We have a brand new look! Take a tour with us and explore the latest updates on Adobe Support Community.
I have a digitally signed document with qualified certificate from EUTL - CA named "First certification authority, a.s." or https://www.ica.cz/.
As of today, signature with this certificate is showing as an Invalid, with error "Invalid Policy Constraint".
Version of my Acrobat Reader DC: 2021.001.20155
First, I tried is to turn off "load certificates from AATL server" and only left EUTL turned on in preferences, this did nothing, Acrobat is still showing source of trust obtained from AATL.
Second, I found this thread and it seems like in the end nobody solved it. https://community.adobe.com/t5/acrobat/previously-valid-signing-certificate-shows-invalid-policy-con...
Since this is policy constraint error, here I share the policies from root cert. in chain.
I also attached signed file.
Multiple certificates from different persons are returning this error.
Could you give me some advice how to solve this?
I have opened your PDF in Acrobat Reader here and got a "Signed and all signatures are valid." I even updated Adobe Reader to the same version 2021.001.20155 and explicitly updated the trust list information.

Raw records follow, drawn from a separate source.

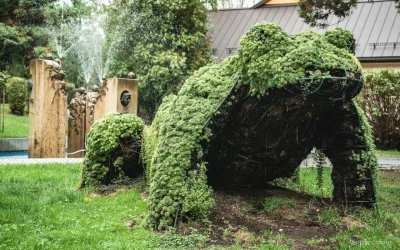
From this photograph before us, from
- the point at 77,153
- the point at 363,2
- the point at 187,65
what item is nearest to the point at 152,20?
the point at 187,65

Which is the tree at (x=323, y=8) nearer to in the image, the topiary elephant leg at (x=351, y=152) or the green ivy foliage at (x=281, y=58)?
the topiary elephant leg at (x=351, y=152)

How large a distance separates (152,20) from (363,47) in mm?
9125

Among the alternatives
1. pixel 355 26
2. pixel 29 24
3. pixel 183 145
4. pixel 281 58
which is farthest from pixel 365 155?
pixel 355 26

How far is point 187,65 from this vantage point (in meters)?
20.2

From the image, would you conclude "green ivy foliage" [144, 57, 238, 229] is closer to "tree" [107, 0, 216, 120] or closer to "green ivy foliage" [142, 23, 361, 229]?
"green ivy foliage" [142, 23, 361, 229]

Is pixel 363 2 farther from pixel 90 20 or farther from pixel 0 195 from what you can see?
pixel 0 195

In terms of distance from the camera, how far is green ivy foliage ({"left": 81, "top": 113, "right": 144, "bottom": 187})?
7.32 meters

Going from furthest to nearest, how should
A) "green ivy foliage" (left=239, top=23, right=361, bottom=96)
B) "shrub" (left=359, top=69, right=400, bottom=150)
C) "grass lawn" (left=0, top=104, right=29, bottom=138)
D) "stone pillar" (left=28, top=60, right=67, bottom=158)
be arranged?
"grass lawn" (left=0, top=104, right=29, bottom=138) < "shrub" (left=359, top=69, right=400, bottom=150) < "stone pillar" (left=28, top=60, right=67, bottom=158) < "green ivy foliage" (left=239, top=23, right=361, bottom=96)

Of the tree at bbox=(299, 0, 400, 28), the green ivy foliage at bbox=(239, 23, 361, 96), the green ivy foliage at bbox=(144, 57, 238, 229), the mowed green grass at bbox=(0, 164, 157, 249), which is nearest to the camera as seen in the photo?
the mowed green grass at bbox=(0, 164, 157, 249)

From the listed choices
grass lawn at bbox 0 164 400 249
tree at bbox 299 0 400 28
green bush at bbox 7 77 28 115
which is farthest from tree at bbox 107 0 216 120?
grass lawn at bbox 0 164 400 249

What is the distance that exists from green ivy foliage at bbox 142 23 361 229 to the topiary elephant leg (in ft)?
2.94

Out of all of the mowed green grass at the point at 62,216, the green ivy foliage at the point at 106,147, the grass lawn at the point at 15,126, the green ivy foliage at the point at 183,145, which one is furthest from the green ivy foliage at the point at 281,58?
the grass lawn at the point at 15,126

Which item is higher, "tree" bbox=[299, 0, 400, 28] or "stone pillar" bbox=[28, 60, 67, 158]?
"tree" bbox=[299, 0, 400, 28]

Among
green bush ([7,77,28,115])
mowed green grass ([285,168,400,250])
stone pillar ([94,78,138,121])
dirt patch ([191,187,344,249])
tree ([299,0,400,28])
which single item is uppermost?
tree ([299,0,400,28])
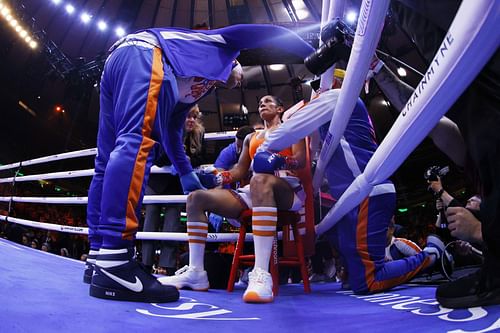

An interesting difference to your screen shot, though: Here the certificate path is only displayed up to the intermediary qualified CA certificate, not the root CA certificate. This suffices as that intermediary CA certificate already is trusted by the AATL and/or EUTL.
Thus, it looks like this is not a general issue but one specific to your configuration. Have you or has your system administrator changed relevant trust settings in a way that the intermediary CA certificate is not trusted directly anymore but trust requires the root CA certificate?
Indeed, that root CA certificate in the Adobe Reader trust settings is associated with the policy requirements you see in your screen shot, i.e. 0.4.0.2042.1.2 (NCP+), 0.4.0.194112.1.2 (QCP-n-qscd), or 0.4.0.194112.1.3 (QCP-l-qscd). But the end entity certificate in your certificate chain only has the related policy 0.4.0.194112.1.0 (QCP-n). Thus, if trust is based on the root CA, that end entity certificate does not fulfill the associated policy requirements.
I've solved it.
Problem was in addressbook.acrodata
I've deleted whole directory of "%appdata%\Adobe\Acrobat"
Then manually updated AATL and EUTL list in Acrobat in Edit > Preferences > Trust Manager
And it's validating signatures correctly now. Even it shows EUTL server in validated signature detail, before it showed only AATL.
Probably some update of Acrobat Reader DC from last 2 months did this, because I have multiple computers with same problem.
The real problem here is, that certificate issuer "I.CA Qualified 2 CA/RSA 02/2016" is registered both in AATL and in EUTL, but the registrations are not identical.
When you first load EUTL, addressbook.acrodata contains:
/Country(CZ)/Editable true/Enabled true/ID ..../Source[(EUTL)(AATL)]/
and the signature is verified according to EUTL.
However, the default is to load AATL first, which results in addressbook.acrodata containing:
/Editable true/ID ..../Source[(AATL)(EUTL)]/
and the signature fails verification with Invalid policy constraint
That would explain why it works for me. Indeed, I have /Source[(EUTL)(AATL)] for that certificate.
But looking at the OP's screen shot the root certificate is selected and displays the inappropriate policy constraints, it looks like in his case the CA certificate was not trusted at all, neither AATL nor EUTL. Or is the CA not taken as a trust anchor in his case because of the unfulfilled AATL policy constraints?
Certificate for "I.CA Qualified 2 CA/RSA 02/2016" is directly trusted in EUTL, so "I.CA Root CA/RSA" is not even considered/displayed and its policy constraints are ignored when EUTL is checked first.
However, when AATL is checked first, Acrobat shows, that only "I.CA Root CA/RSA" is directly trusted in AATL, but for "I.CA Qualified 2 CA/RSA 02/2016" it shows "Source of trust obtained from AATL". Thus policy constraints from root CA now apply down the certification path and are not fulfilled by the signing certificate.
Ah, ok, so you actually meant that the CA certificate is implicitly registered via its issuer, the root. I first though you meant that the CA certificate was explicitly registered on the AATL...
Well, Source[(EUTL)(AATL)] means it is explicitly registered on AATL, but it's not flagged as direct trust anchor there.